Diwali All Over India Posted by kunthra on Oct 30, 2009 in Hindi Language
Diwali (दिवाली) is celebrated all over the world. Let’s take a look at some of the ways different regions celebrate the holiday. Before I begin, let me explain some of the reasons why Hindus regard Diwali as an important holiday. First, Hindus associate Diwali as the commemoration of Narakasura’s death. Narakasura was an evil demon killed by Krishna’s wife Satyabhama. In one account, it was said that she caught a missile hurled by Narakasura with her bare hands, which saved her husband from death. Other accounts say that Krishna killed Narakasura himself.
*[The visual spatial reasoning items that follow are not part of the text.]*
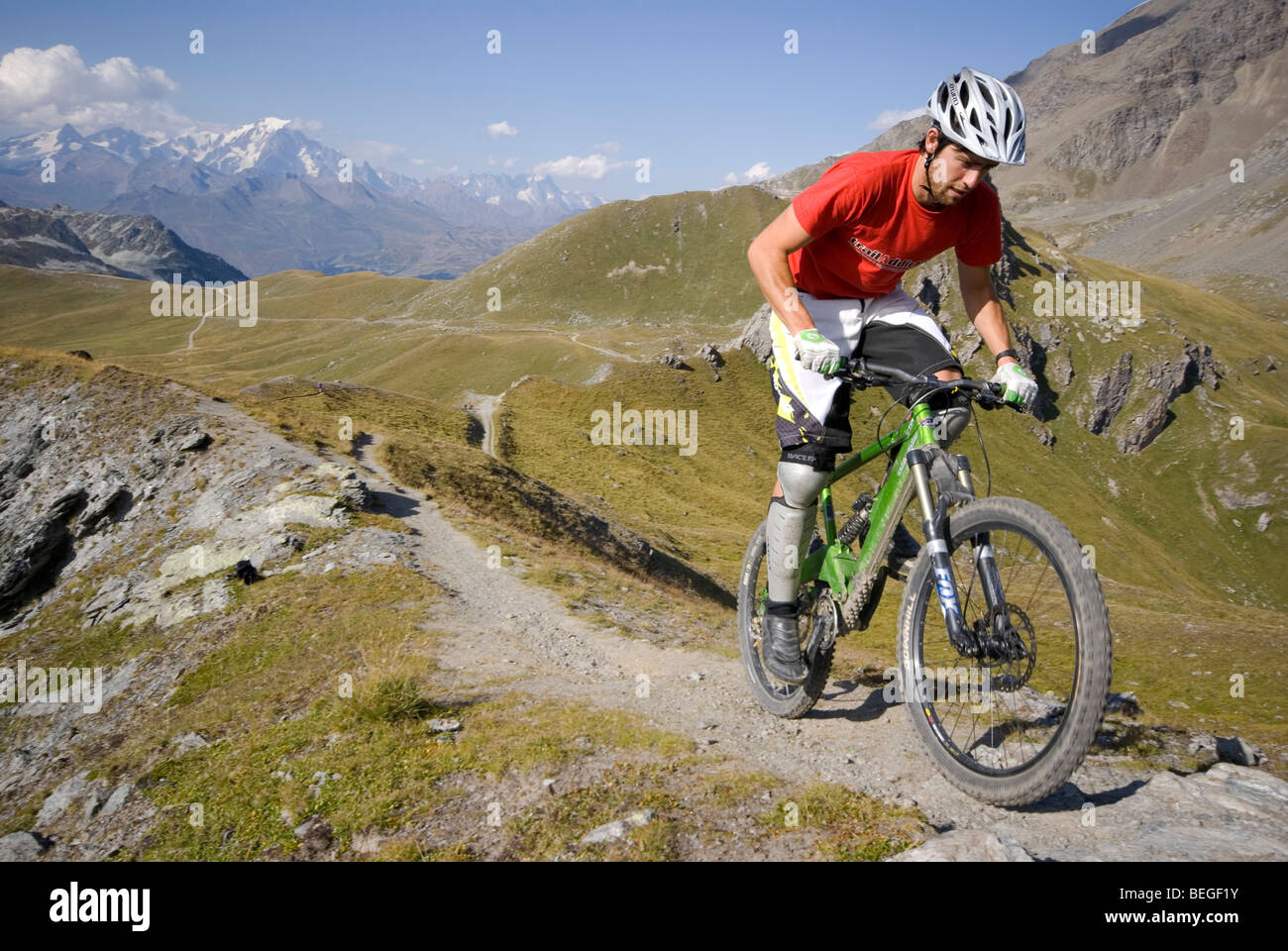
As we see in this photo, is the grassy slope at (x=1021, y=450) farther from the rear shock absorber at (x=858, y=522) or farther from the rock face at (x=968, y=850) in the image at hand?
the rock face at (x=968, y=850)

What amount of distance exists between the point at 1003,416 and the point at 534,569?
121 metres

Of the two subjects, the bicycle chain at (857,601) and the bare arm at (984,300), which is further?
the bare arm at (984,300)

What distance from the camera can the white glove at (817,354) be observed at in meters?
5.60

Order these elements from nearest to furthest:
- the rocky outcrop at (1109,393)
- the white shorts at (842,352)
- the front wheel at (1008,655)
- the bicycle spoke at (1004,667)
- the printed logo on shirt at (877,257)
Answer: the front wheel at (1008,655) → the bicycle spoke at (1004,667) → the printed logo on shirt at (877,257) → the white shorts at (842,352) → the rocky outcrop at (1109,393)

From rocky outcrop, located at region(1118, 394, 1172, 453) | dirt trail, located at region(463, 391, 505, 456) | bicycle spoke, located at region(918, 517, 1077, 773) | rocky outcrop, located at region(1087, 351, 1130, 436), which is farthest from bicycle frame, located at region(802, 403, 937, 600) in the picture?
rocky outcrop, located at region(1118, 394, 1172, 453)

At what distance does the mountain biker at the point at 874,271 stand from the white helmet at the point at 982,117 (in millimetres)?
11

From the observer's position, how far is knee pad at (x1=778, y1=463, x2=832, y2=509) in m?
6.77

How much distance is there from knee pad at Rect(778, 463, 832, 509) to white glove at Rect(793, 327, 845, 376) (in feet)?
4.41

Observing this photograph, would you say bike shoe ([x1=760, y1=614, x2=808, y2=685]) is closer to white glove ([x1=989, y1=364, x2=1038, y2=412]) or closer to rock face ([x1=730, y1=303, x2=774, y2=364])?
white glove ([x1=989, y1=364, x2=1038, y2=412])

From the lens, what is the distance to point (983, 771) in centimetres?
516

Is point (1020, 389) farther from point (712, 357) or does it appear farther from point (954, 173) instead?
point (712, 357)

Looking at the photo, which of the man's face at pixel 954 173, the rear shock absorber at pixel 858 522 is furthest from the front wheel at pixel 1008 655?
the man's face at pixel 954 173
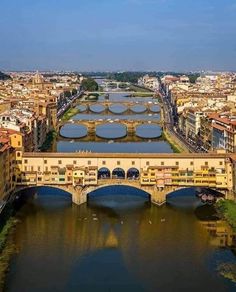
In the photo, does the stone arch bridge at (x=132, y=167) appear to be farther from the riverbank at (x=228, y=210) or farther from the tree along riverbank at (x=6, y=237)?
the tree along riverbank at (x=6, y=237)

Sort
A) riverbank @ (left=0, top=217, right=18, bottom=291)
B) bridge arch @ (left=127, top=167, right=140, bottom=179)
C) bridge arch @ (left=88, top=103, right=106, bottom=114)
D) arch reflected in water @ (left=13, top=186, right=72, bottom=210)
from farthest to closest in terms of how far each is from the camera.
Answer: bridge arch @ (left=88, top=103, right=106, bottom=114) → bridge arch @ (left=127, top=167, right=140, bottom=179) → arch reflected in water @ (left=13, top=186, right=72, bottom=210) → riverbank @ (left=0, top=217, right=18, bottom=291)

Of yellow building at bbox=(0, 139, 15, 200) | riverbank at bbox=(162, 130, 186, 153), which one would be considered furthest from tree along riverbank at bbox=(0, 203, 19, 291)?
riverbank at bbox=(162, 130, 186, 153)

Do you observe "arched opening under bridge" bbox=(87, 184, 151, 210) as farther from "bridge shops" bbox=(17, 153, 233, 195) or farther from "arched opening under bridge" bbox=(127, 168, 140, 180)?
"bridge shops" bbox=(17, 153, 233, 195)

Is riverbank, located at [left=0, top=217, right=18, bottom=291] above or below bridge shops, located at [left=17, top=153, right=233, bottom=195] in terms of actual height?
below

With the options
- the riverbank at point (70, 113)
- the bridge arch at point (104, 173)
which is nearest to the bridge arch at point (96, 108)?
the riverbank at point (70, 113)

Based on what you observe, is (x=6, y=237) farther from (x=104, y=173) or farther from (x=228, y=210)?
(x=228, y=210)

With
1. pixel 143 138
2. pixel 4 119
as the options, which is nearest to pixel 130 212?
pixel 4 119

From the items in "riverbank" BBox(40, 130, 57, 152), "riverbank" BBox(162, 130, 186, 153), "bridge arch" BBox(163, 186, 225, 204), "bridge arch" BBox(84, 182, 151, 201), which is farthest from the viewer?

Anyway, there are six main events observed throughout the Diwali celebrations. All these days are celebrated according to the Hindu calendar. The first day is where the cow is worshipped. The second day is when people buy new utensils. The third day is when Hindus rise before the crack of dawn to take an oil bath and wear new clothes. Lamps are lighted and the Goddess Lakshmi is worshiped on the fourth day. The fifth day is when the men present gift to their wives. The fifth day represents the triumph of Krishna’s victory over the demon Bali. The sixth day is a day recognizing the special bond between brothers and sisters. This day is in honor of the God Yam (lord of death) and his sister.
In southern India, especially in Andhra Pradesh, firecrackers are lit and gifts of sweets are given to the children. The women of the house also create Kolams, which is a form of sandpainting done by rice powder. It’s thought that making these floor paintings near the entrance of the home will bring prosperity to the household. In Gujarat, since Diwali is considered the last day before the start of a new year on the Hindu calender, neighbors give gifts of fresh fruit and go to the temple to pray. Some people go to the temple to protect themselves against black magic.
In Bombay the traders do not make any payments in the Bombay Stock Exchange, but a token bidding is performed. In Bengal, people light candles in memory of their deceased ancestors. In Goa, berries are crushed with one’s bare feet to symbolize the killing of Narakasura. Next year the Diwali celebrations will fall around November 5th on the solar calendar. I encourage everyone to make an effort to take a trip to India and experience the bright and interesting cultural celebrations that India has to offer. Maybe I’ll see some of you there next year!